## Text under study
═══

By Stacie Kvilvang
When communities undertake redevelopment, they often identify a geographic area and announce it will be transformed. To “sell” the idea of redevelopment, artistic visions are created full of public green space and sidewalk cafes. Yet when development proposals are received, they may be missing those valued elements. How can staff and officials avoid being accused of bait and switch when development proposals fall short of a vision?
The City of New Hope provides an interesting case study. Three years ago, the city acquired a vacant K-mart site with the vision of creating a town center with a vibrant mix of housing over retail and a public gathering space. The vision was created through a resident task force guided by a consultant planning firm.
“The missing component of the process was developer input on the vision to see if the private market would construct it,” says Jeff Sargent, New Hope community development director. “When we did engage developers in a series of roundtable discussions, we learned the market would not support our detailed plan.”
Two developers submitted proposals for housing next to retail, a departure from the vertical, mixed use envisioned in the plan. A third proposal strayed even further from the vision and proposed a “big box” Hy-Vee grocery store, the first in Minnesota. The community wanted a full-service grocery, but did not want to lose this unique opportunity to create a more traditional gathering space.
New Hope navigated the divide between its vision and a large grocery store by carefully communicating with residents at four key stages of the process:
Communicate the problem
Redevelopment is a process with inherent uncertainty and, in the face of certain change without certain outcomes, people will resist. Uncertainty makes the status quo pretty appealing. So, the first task in undertaking redevelopment is to build consensus about the need for change.
In New Hope’s case, a more flexible vision was needed. How could the city retain essential components of its original plan while accommodating a broader range of development? Defining and building consensus around the problem allows both decision-makers and residents to be more flexible in finding solutions.

═══

Collected data entries
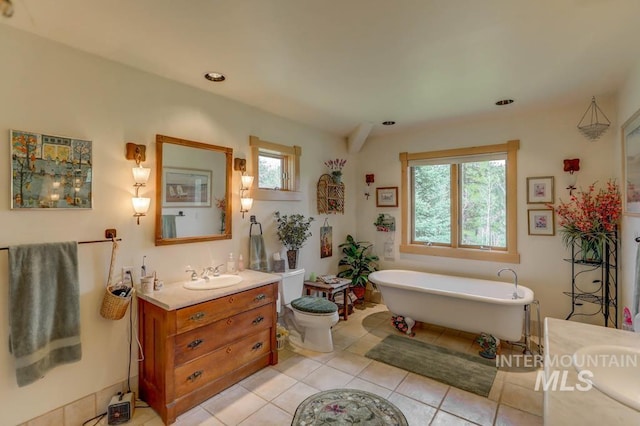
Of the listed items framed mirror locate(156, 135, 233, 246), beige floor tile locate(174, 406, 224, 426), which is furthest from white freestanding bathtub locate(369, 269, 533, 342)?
beige floor tile locate(174, 406, 224, 426)

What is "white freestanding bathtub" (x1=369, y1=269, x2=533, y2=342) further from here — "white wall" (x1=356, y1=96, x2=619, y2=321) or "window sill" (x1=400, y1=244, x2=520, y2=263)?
"window sill" (x1=400, y1=244, x2=520, y2=263)

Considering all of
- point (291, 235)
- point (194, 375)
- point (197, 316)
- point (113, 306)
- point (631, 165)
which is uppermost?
point (631, 165)

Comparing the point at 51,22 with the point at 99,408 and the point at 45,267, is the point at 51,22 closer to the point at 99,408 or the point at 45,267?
the point at 45,267

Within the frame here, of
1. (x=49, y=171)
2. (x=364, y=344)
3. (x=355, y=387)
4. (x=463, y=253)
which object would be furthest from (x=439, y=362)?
(x=49, y=171)

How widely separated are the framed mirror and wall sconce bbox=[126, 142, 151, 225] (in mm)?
162

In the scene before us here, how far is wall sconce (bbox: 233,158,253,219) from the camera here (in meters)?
3.10

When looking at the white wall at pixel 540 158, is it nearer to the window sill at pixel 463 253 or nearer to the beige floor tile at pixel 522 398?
the window sill at pixel 463 253

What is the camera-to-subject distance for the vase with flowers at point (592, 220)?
9.43ft

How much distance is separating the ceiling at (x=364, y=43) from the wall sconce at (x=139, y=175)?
2.13ft

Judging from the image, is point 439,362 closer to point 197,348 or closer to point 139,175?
point 197,348

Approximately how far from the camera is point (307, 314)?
9.96ft

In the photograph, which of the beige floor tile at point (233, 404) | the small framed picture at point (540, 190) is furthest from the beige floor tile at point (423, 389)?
the small framed picture at point (540, 190)

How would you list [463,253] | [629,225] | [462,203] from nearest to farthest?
[629,225]
[463,253]
[462,203]

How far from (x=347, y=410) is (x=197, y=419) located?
107cm
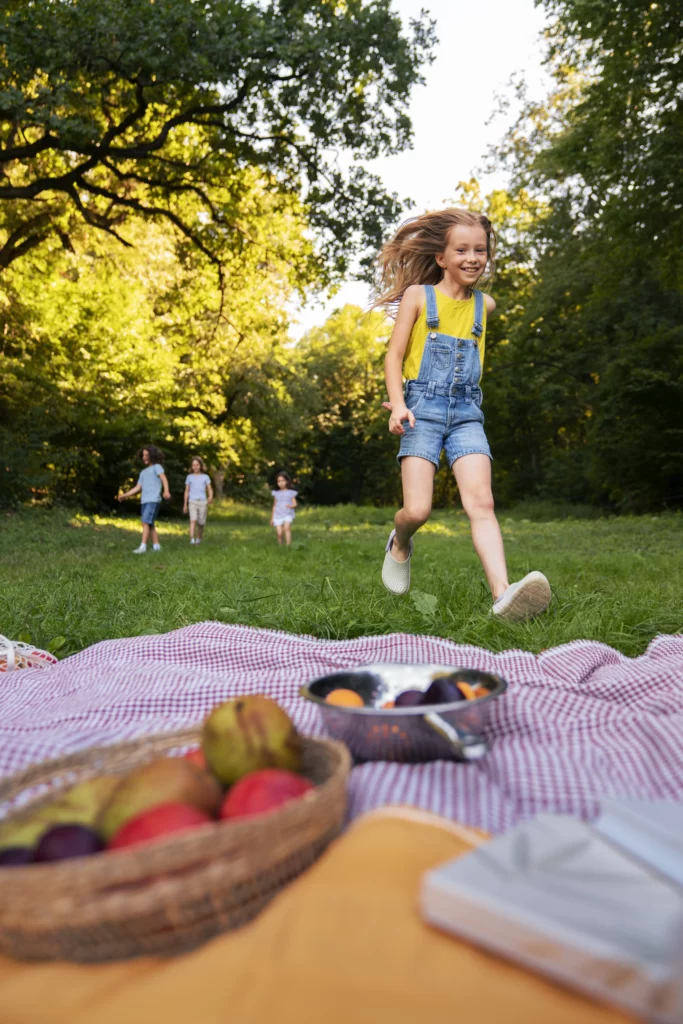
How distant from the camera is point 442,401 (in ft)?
13.4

═══

## To do
List every place and every store brand the redevelopment article mentions by name. These entries have no connection to the text.

## Reply to the task
New Hope, K-mart, Hy-Vee, Minnesota